Personal information
- Full name: Matthew Robert Gilkes
- Born: 21 August 1999 (age 27) Ulladulla, New South Wales
- Batting: Left-handed
- Bowling: Right-arm medium
- Role: Wicket-keeper-batter

Domestic team information
- 2018/19–: Sydney Thunder (squad no. 22)
- 2019/20–2025/26: New South Wales (squad no. 99)
- 2026/27–present: South Australia

Career statistics
| Competition | FC | LA | T20 |
| Matches | 45 | 42 | 64 |
| Runs scored | 2,051 | 1,072 | 1,131 |
| Batting average | 26.98 | 29.77 | 20.19 |
| 100s/50s | 0/19 | 0/5 | 0/6 |
| Top score | 94 | 99 | 93 |
| Catches/stumpings | 78/1 | 38/5 | 23/1 |
- Source: Cricinfo, 19 September 2026

= Matthew Gilkes =

Australian cricketer (born 1999)

Matthew Gilkes (born 21 August 1999) is an Australian cricketer who plays for South Australia, having previously played for New South Wales.
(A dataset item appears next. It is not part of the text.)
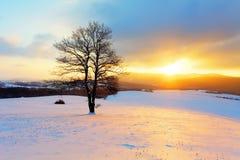 Het landschap van de winter in sneeuwaard met zon en boom Stock Fotografie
He made his Twenty20 debut for the Sydney Thunder against the Perth Scorchers on 24 January 2019 during the 2018-19 Big Bash League season. He made his List A debut for New South Wales, on 30 September 2019, in the 2019–20 Marsh One-Day Cup. He made his first-class debut on 1 November 2019, for New South Wales in the 2019–20 Sheffield Shield season.

Gilkes left New South Wales to move to South Australia ahead of the 2026-27 season.